→ **Reading passage**:
HSUPA-HSPA is an upgrade to UMTS networks that usually requires only new software and base station channel cards, instead of necessitating the replacement of major pieces of infrastructure. As a result, operators can deploy HSPA quickly and cost-effectively. Vendors, 3G Americas and many analysts expect that virtually all of the operators who deploy UMTS will also choose to deploy HSPA and in fact, most new deployments are HSPA-ready today.

HSPA also benefits operators by making more efficient use of spectrum: up to three times more capacity than UMTS. This efficiency means that operators can easily and cost-effectively accommodate more users and services without having to buy additional spectrum just to keep up with growth. That efficiency also reduces operators' overhead costs, and thus makes them better able to price their HSPA services at a point that is competitive yet profitable.

HSPA is backward-compatible with UMTS, EDGE and GPRS. This design benefits customers when they travel to areas that haven't yet been upgraded to HSPA, as their HSPA-enabled handsets and modems will still provide fast packet-data connections. This design also benefits operators and application developers because applications designed for UMTS also run on HSPA networks.

HSPA benefits from the scope and scale of the GSM ecosystem of vendors. Vendors currently offer more than 1,300 models of HSPA devices at a variety of price points. Besides handsets and PC card modems, HSPA is also embedded in many laptops from major vendors such as Acer, Dell, Fujitsu Siemens, HP, Lenovo and Panasonic. HSPA devices also are available at most GSM frequencies, enabling global roaming.

High Speed Downlink Packet Access

HSDPA (High Speed Downlink Packet Access) is an upgrade to UMTS/WCDMA. HSDPA increases the download speeds by up to 3.5 times, initially delivering typical user data rates of 550 to 800 kbps. Improvements to the downlink, through HSDPA, were the first upgrade steps available to operators seeking to deploy mobile broadband services as a part of 3GPP Release 5. There is some confusion regarding the use of acronyms involving HSDPA, and its further evolution to High Speed Uplink Packet Access (HSUPA), as the terms are often used interchangeably along with the acronym HSPA which refers to the both HSDPA and HSUPA in their evolved state.

HSDPA speeds are ideal for bandwidth-intensive applications, such as large file transfers, streaming multimedia and fast Web browsing. HSDPA also offers latency as low as 70 to 100 milliseconds (ms) making it ideal for real-time applications such as interactive gaming and delay-sensitive business applications such as Virtual Private Networks (VPNs).

→ **Given records**:
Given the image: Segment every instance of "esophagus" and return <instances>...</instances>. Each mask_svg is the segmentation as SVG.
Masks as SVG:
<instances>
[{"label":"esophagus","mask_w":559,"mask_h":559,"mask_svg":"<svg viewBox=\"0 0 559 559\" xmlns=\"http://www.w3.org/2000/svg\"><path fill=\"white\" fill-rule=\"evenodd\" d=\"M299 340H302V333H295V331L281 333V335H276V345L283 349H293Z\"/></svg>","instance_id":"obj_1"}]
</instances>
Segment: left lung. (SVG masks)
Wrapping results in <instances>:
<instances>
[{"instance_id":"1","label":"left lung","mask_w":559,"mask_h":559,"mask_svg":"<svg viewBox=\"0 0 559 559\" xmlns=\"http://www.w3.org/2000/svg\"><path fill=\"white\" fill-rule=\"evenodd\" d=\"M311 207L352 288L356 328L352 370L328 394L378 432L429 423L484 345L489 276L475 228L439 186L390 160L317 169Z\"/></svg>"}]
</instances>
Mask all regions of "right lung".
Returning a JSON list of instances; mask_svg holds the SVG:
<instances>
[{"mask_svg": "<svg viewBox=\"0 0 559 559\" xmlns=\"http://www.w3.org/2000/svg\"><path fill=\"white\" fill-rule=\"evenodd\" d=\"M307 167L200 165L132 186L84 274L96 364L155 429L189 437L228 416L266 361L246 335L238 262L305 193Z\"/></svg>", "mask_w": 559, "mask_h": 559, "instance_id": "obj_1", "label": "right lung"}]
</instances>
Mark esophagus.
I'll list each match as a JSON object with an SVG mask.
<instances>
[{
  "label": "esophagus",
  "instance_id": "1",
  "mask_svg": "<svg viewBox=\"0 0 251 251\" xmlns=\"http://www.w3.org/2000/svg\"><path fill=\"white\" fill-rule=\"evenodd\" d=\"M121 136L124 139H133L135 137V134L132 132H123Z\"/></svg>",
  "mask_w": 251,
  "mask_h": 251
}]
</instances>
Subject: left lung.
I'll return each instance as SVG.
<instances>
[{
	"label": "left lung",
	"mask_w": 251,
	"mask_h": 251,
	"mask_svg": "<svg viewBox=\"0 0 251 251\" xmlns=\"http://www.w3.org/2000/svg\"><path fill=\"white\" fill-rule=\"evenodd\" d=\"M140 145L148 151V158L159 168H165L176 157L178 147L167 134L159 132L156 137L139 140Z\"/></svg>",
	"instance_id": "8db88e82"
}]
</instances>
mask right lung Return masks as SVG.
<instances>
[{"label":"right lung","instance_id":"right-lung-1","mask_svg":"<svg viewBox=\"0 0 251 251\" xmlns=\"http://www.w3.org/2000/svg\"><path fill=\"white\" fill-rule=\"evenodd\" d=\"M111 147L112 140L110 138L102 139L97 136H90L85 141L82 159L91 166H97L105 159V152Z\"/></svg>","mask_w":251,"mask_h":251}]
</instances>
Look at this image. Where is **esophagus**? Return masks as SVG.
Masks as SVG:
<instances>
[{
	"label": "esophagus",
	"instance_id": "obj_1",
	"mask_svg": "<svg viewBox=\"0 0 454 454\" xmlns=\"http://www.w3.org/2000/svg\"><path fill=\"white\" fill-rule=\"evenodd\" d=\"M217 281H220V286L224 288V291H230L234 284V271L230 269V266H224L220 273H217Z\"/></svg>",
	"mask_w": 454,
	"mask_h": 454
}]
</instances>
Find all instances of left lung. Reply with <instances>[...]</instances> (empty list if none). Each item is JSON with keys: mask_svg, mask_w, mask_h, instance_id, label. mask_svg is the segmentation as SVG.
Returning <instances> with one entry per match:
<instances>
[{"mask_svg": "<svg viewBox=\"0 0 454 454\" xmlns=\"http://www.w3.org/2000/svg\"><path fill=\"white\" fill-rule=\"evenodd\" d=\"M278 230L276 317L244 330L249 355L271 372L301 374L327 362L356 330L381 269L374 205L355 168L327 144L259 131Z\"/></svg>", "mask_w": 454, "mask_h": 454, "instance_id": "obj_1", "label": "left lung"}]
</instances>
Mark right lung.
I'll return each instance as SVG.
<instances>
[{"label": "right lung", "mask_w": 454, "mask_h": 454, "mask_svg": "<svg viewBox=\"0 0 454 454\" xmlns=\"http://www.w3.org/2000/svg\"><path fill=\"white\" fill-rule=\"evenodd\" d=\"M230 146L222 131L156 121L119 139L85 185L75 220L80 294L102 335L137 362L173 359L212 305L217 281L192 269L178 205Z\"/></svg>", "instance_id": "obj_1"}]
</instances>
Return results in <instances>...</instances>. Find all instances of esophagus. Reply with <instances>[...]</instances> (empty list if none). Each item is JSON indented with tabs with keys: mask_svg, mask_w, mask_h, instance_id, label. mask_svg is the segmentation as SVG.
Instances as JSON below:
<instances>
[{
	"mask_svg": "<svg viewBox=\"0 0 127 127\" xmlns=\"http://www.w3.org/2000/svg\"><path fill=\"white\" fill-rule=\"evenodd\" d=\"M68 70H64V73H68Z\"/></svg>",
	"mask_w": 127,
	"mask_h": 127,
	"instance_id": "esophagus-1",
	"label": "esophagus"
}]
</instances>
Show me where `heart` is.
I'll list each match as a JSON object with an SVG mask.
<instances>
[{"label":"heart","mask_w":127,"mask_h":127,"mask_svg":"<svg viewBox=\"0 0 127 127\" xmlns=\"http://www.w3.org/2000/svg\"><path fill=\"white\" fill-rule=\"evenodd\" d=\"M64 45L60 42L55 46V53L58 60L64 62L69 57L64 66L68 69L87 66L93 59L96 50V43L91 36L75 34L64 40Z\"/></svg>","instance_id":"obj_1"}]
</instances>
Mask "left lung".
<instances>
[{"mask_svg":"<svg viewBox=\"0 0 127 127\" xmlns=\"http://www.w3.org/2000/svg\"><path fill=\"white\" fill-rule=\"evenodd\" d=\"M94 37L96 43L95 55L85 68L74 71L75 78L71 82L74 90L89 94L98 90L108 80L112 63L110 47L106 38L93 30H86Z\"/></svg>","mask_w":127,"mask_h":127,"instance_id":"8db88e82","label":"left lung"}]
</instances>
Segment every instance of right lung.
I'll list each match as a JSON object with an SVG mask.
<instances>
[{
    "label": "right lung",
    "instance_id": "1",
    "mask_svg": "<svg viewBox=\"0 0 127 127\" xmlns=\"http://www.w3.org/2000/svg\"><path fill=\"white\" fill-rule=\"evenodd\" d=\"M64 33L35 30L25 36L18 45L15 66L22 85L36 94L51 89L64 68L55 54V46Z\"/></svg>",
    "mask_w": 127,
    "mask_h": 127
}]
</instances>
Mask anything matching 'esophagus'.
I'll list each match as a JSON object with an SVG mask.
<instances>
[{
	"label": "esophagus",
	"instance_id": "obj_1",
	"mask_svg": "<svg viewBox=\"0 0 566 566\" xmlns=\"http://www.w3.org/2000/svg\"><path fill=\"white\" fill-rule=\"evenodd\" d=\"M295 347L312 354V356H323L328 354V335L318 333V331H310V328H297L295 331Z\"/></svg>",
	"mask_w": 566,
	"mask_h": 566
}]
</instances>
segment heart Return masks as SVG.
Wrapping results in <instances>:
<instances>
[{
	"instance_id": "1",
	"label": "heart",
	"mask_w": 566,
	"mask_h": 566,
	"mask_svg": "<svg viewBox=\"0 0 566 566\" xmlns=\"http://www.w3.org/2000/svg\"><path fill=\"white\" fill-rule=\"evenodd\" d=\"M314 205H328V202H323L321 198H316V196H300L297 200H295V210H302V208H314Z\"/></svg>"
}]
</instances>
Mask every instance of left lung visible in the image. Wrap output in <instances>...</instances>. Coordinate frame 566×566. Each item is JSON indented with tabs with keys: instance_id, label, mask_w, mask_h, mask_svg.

→ **What to work on**:
**A.** In the HSPA passage, how much more capacity than UMTS does HSPA offer?
**B.** Carry on the passage about HSPA from its final sentence, keeping its topic and style.

→ **Set of answers**:
**A.** Up to three times more capacity than UMTS.

**B.**
High Speed Downlink Packet Access is predominately a software upgrade to Release 99 of the UMTS standard. HSDPA has been commercially available since December 2005, when Cingular Wireless – now AT&T – launched the world's first large scale HSDPA service. There are more than 300 HSDPA networks commercially deployed or in various stages of deployment in more than 115 countries (May 2009). International roaming is available as the technology falls back on UMTS, EDGE and GPRS for the continuation of voice and data services.

HSDPA usually requires only new software and base station channel cards, instead of necessitating the replacement of major pieces of infrastructure from UMTS and does not require additional spectrum for deployment. As a result, UMTS operators can deploy HSDPA quickly and cost-effectively. In fact, most operators that deploy 3G UMTS are deploying an HSDPA-ready network.

HSDPA technology significantly improves the UMTS downlink performance through techniques, such as adaptive modulation and coding, hybrid ARQ (HARQ) and fast scheduling. On the receiving side, initial HSDPA User Equipment (UE) solutions were based on single antenna CDMA rake receiver structures, similar to Release 99 UMTS receiver structures. The corresponding minimum performance requirement for HSDPA rake receivers was specified in Release 5. While the single antenna rake receivers worked very well for conventional UMTS and met initial system needs for HSDPA, advanced receiving technologies were later used to achieve even higher HSDPA throughputs. To achieve this goal, 3GPP studied two applicable techniques (receive diversity and advanced receiver architectures) as well as their minimum performance improvement and has specified them in Release 6.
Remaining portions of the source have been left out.